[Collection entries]
======
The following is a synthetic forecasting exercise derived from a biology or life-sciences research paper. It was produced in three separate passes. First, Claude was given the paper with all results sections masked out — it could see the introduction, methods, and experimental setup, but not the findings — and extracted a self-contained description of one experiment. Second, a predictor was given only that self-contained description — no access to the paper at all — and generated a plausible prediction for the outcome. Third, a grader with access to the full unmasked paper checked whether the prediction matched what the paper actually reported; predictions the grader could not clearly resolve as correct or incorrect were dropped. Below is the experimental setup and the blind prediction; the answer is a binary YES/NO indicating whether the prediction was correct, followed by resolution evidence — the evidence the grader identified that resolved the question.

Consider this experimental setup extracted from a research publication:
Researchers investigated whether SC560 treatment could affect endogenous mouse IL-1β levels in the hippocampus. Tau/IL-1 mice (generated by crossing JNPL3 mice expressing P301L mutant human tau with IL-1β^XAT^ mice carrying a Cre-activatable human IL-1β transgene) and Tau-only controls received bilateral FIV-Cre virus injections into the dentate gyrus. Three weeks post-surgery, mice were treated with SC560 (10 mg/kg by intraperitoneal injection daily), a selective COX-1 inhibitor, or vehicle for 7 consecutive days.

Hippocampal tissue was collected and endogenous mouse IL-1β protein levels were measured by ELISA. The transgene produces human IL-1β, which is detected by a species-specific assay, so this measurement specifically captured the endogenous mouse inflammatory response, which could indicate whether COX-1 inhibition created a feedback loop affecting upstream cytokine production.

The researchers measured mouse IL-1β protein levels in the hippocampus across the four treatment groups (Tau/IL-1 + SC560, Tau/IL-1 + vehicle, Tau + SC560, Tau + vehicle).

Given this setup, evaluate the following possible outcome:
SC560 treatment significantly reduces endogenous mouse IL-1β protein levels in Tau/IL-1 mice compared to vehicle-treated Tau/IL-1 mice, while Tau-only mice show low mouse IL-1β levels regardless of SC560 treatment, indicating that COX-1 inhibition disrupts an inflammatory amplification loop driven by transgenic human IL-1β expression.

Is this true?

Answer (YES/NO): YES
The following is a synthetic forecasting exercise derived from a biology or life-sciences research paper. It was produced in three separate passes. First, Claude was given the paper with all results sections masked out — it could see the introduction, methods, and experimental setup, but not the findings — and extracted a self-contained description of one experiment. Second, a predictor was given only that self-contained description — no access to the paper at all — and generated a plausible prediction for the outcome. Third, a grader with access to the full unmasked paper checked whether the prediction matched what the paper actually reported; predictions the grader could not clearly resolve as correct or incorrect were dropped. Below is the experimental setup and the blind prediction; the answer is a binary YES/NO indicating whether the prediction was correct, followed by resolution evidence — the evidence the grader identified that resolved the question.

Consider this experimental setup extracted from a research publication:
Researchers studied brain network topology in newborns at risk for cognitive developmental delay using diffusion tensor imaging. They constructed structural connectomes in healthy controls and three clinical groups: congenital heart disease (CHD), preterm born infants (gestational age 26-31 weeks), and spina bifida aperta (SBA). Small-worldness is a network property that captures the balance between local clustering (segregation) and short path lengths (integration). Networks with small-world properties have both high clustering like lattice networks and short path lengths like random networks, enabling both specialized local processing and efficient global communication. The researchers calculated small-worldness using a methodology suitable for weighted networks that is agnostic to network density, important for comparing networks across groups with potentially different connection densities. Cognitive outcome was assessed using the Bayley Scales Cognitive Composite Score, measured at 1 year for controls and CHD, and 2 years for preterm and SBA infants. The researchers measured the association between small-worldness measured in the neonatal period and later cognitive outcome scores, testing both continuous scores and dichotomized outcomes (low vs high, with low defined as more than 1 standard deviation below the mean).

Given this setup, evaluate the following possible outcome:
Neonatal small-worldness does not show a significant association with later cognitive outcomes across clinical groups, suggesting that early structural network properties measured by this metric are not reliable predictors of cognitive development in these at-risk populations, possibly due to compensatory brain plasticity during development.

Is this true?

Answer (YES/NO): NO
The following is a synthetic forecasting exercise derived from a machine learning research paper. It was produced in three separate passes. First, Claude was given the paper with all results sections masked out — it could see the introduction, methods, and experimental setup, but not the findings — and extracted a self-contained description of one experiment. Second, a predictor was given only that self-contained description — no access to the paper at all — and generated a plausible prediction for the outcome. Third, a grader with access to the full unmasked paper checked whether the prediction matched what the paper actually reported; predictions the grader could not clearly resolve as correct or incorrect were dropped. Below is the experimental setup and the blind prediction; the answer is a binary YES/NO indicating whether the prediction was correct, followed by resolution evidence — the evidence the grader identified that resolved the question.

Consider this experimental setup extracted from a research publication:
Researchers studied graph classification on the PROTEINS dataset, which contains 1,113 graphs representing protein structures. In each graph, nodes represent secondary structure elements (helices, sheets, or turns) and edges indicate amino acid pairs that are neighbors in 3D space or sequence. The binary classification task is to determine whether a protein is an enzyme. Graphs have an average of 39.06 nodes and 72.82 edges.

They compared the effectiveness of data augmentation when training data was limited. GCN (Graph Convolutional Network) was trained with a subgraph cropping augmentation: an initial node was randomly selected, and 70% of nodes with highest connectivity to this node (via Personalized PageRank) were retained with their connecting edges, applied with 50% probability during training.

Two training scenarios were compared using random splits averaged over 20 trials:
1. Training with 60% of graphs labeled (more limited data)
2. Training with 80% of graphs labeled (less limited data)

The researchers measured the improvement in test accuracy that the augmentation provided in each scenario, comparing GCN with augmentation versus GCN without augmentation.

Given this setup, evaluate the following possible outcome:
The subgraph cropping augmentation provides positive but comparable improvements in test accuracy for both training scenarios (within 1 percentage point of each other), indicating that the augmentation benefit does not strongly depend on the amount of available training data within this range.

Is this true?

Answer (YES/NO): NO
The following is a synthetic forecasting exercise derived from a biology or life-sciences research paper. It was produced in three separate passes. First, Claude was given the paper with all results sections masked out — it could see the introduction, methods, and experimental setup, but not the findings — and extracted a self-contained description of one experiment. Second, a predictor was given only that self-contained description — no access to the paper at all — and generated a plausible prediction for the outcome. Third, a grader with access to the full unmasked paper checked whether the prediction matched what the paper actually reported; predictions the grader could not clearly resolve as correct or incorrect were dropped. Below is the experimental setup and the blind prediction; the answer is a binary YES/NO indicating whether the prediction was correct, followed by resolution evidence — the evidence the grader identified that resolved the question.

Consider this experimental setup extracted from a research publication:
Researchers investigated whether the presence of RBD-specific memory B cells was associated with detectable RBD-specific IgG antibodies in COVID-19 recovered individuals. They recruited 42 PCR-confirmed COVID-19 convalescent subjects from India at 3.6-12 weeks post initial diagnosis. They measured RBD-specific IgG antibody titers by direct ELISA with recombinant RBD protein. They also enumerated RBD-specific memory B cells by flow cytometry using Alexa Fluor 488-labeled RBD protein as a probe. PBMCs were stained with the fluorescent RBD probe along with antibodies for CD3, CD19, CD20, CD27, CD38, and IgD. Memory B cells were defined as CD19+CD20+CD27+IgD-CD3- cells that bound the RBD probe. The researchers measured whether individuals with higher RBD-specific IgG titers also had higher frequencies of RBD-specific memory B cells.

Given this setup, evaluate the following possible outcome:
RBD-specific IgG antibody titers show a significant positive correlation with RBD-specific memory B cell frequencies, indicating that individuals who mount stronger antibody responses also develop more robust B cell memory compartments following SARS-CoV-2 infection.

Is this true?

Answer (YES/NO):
======
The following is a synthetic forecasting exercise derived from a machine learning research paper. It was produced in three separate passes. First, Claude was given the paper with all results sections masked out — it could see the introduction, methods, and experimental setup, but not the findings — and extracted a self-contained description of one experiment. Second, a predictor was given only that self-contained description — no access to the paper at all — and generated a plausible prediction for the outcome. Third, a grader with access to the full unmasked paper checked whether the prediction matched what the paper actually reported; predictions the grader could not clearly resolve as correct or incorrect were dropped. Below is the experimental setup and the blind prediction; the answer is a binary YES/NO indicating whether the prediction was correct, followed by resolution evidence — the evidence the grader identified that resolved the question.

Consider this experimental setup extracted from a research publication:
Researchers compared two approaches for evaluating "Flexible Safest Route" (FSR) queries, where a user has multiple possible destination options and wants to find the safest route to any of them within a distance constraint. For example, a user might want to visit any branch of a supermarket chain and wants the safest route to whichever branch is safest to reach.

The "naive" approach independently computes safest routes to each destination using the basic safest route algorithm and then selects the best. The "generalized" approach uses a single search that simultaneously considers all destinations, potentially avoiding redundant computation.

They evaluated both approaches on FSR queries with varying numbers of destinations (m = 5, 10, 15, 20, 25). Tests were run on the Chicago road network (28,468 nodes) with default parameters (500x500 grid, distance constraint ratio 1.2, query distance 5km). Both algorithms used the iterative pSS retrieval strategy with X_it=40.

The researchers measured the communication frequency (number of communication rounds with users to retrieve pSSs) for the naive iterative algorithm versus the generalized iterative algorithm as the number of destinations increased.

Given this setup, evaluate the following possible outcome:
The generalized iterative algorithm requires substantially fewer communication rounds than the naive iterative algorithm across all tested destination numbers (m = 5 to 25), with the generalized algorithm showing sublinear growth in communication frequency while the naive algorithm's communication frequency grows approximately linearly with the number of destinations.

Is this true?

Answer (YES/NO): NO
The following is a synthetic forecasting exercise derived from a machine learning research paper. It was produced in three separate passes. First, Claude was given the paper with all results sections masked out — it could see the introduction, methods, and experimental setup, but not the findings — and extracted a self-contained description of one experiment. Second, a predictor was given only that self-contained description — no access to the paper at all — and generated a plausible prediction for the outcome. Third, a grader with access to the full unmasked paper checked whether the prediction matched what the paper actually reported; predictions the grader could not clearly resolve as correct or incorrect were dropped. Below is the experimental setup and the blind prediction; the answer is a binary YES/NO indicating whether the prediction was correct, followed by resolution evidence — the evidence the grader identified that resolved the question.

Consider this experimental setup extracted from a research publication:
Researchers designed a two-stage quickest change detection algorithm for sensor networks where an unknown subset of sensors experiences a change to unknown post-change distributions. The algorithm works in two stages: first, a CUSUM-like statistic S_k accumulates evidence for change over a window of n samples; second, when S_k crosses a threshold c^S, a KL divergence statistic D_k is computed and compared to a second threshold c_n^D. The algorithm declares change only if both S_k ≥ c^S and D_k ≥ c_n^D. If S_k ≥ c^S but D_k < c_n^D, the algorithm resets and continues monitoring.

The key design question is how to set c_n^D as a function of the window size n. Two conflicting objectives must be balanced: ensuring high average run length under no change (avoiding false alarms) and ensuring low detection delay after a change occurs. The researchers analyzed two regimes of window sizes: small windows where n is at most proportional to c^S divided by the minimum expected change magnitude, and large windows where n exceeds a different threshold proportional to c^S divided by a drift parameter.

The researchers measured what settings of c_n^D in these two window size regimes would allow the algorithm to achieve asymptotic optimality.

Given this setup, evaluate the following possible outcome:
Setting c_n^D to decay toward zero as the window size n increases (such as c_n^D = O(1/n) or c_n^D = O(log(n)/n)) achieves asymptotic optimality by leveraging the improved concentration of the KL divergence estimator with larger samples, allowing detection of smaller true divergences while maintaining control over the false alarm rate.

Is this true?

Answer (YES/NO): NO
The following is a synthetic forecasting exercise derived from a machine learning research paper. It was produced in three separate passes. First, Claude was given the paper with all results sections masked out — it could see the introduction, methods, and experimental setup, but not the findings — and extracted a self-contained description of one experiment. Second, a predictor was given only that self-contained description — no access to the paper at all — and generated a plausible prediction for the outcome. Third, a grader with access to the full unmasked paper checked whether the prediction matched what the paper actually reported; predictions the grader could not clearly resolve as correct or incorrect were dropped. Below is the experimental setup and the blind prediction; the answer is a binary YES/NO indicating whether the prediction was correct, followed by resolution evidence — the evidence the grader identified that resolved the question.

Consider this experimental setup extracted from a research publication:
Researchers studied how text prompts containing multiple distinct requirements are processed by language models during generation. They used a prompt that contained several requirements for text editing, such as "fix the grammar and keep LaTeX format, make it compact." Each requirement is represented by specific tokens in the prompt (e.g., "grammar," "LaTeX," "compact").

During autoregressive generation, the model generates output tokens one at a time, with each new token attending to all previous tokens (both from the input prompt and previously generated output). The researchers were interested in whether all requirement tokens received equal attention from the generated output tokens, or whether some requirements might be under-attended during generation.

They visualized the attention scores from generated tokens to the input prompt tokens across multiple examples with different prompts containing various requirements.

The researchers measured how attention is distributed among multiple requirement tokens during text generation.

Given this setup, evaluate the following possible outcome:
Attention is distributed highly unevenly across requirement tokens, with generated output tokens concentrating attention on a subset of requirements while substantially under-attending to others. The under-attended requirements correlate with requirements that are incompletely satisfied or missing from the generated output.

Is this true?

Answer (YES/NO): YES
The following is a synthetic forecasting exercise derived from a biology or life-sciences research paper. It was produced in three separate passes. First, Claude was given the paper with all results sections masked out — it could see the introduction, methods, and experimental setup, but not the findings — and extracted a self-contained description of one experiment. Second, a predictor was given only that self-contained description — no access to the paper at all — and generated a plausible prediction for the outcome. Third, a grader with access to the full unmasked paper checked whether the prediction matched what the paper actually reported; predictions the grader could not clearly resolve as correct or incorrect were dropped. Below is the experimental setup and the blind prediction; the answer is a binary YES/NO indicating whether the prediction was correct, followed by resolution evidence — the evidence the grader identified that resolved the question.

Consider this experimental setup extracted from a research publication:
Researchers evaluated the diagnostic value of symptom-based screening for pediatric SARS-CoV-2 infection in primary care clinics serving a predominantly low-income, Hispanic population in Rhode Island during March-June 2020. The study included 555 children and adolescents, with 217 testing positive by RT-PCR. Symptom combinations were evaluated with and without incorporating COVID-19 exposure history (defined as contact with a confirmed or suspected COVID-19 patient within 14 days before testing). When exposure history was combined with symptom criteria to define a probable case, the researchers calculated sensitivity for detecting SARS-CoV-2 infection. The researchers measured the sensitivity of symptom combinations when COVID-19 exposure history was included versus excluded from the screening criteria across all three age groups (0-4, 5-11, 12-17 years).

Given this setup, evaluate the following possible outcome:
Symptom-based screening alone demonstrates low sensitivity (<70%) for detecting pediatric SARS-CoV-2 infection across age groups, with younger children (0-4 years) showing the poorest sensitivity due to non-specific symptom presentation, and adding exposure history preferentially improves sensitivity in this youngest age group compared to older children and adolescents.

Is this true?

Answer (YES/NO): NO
======
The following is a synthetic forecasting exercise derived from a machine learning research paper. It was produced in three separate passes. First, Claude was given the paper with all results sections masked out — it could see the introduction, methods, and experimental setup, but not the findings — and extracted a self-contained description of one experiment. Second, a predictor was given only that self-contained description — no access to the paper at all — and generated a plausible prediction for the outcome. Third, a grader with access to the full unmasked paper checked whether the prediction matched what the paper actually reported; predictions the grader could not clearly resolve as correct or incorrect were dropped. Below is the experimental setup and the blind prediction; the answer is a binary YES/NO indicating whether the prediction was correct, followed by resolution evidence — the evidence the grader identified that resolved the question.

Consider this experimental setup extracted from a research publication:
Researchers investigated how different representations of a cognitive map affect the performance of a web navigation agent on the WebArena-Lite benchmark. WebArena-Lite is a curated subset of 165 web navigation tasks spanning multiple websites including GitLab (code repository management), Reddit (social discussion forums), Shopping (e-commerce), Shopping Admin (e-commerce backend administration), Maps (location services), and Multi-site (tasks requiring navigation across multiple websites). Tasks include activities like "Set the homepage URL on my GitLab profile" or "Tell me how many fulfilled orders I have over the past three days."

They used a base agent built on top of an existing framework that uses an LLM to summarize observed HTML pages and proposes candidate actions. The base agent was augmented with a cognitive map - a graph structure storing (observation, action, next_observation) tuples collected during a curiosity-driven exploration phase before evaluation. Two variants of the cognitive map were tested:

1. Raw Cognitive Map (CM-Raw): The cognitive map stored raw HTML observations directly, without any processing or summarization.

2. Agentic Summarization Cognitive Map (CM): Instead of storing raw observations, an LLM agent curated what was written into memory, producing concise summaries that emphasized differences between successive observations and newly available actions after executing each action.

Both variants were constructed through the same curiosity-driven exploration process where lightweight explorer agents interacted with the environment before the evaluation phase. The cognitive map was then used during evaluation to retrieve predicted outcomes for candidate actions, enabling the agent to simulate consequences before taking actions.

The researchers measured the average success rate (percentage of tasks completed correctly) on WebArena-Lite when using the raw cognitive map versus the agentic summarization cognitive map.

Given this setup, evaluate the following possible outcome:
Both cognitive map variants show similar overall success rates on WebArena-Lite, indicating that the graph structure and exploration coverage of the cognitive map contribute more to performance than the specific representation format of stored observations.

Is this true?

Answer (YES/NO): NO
======
_What this task involves_.
Taking the entries above, restate exactly those lines that fall between the line with "They compared the" and the line with "2. Training with", keeping both of those lines too.

_Reply_.
They compared the effectiveness of data augmentation when training data was limited. GCN (Graph Convolutional Network) was trained with a subgraph cropping augmentation: an initial node was randomly selected, and 70% of nodes with highest connectivity to this node (via Personalized PageRank) were retained with their connecting edges, applied with 50% probability during training.

Two training scenarios were compared using random splits averaged over 20 trials:
1. Training with 60% of graphs labeled (more limited data)
2. Training with 80% of graphs labeled (less limited data)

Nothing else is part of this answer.